AI generated code is threatening the whole tech industry while also threatening to hurt tons of users, because people that have no business in building and deploying apps suddenly feel like they can. That Tea app was a good example for that, endangering thousands of women by leaking private conversations and address data.
If AI slop infiltrates projects enterprises are built upon, its likely companies and their customers are metaphorically hurt too, because of a spike in outages etc... (which already happens given AWS got like 7000 outage reports after getting rid of another 14000 employees).
Yes AI can be cool, but can we stop being this blind regarding its limitations, usecases, how its actually used, how it actually benefits humanity, and so on? Like give me a valid reason for Sora existing (except for monetizing attentionspans of humans, which I consider highly unethical).
Funny the app that was made to destroy other peoples lives with anonymous tips that could be fake, hurt the real perpetrators. Almost like it was karma
Reply intended to user zwnow who is banned by HN, so I cannot reply directly.
You confuse intent with reality. The social software under discussion was abused immediately for the criminal purpose of spreading falsehoods about men, both with malicious intent and wilful negligence, which is particularly egregious because the victims were not made aware of the slander. Even if they wanted to defend themselves, they were prevented from doing so because of the institutionalised sexism, men are banned from participating on grounds of their sex alone. The proof for this is in the leaks. You failed to take this into account and hence got downvoted into oblivion, not for the reason you claim.
The other facts you write about are part of a different narrative, they are not directly relevant to kanwisher's proposition.
IMO, we should not have any tolerance for platforms that are designed for gossip because of the boy-cries-wolf effect in backlash because it means if a woman is a genuine victim, people will take the priors into account and most will assume she's a liar, too, and this lets the perpetrators off the hook. I do not want to live in such a society. The way out of this is holding women accountable, they should be punished for criminal behaviour with immediate and drastic consequences, and tenfold so for their enablers. The problem would stop overnight.

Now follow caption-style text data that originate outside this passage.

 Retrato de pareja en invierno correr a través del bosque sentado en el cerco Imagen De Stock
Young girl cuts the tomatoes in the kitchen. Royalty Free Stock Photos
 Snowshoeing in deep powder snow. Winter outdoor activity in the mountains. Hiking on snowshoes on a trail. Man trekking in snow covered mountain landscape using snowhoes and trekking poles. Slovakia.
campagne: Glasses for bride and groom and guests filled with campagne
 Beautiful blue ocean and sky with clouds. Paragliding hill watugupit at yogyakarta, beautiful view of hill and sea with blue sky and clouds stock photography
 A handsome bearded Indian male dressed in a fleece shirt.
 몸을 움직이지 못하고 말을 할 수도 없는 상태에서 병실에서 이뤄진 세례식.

That's not what I wrote. You know that, I know that you know, and you know that I know.
If you can't have a conversation with a modicum of respect, then GTFO HN. We don't need pages filled with pretence and stupid arguments that go nowhere and change no one's mind.

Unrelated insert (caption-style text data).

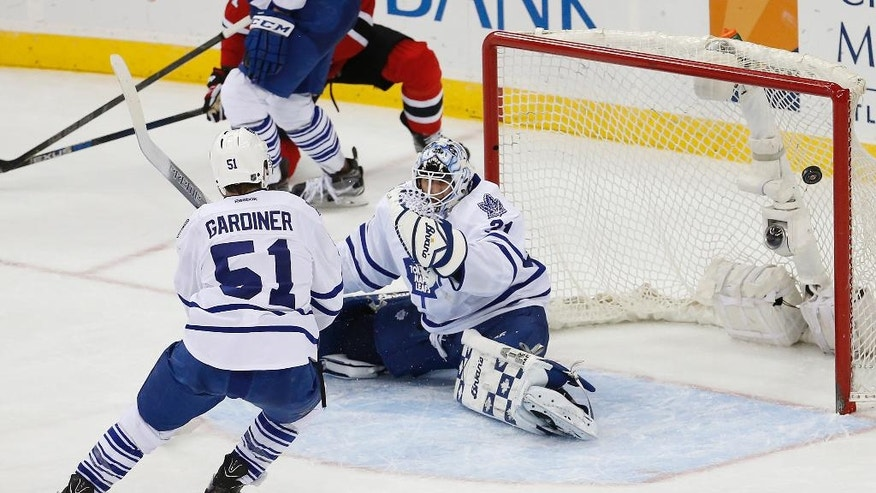 A shot by New Jersey Devils left wing Patrik Elias (not shown) enters the net of Toronto Maple Leafs goalie Garret Sparks (31) during the third period of an NHL hockey game, Saturday, April 9, 2016, in Newark, N.J. (AP Photo/Julio Cortez)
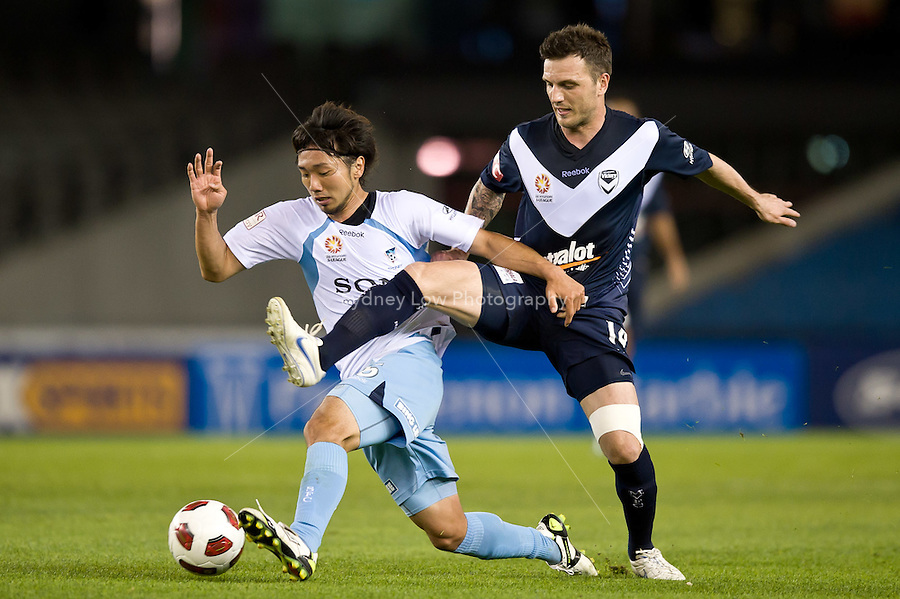 MELBOURNE, AUSTRALIA - OCTOBER 16, 2010: Billy Celeski of Melbourne Victory and Hirofumi Moriyasu of Sydney FC fight for the ball in Round 10 of the 2010 A-League between the Melbourne Victory and Sydney FC at Etihad Stadium on Octboer 16, 2010 in Melbourne, Australia. (Photo by Sydney Low / Asterisk Images)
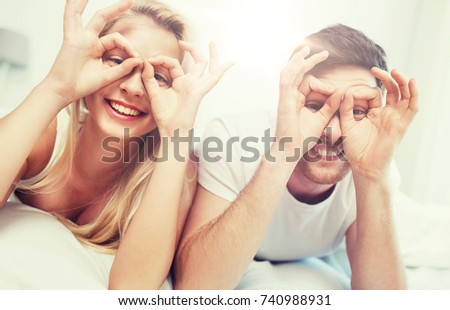 people, rest, love, relationships and fun concept - happy couple lying in bed at home and making finger glasses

Okay, can you avoid comparing a company going bankrupt because of a bad bet on AI, to a person getting mangled and crushed into a cube inside of an industrial machine?
No. Programmer unions are going to shrink the economy and make the current job market a permanent trajectory instead of a cyclical one.
I can’t think of why the idea of unions is gaining popularity in some programmer circles, other than that its advocates simply don’t have economic common sense.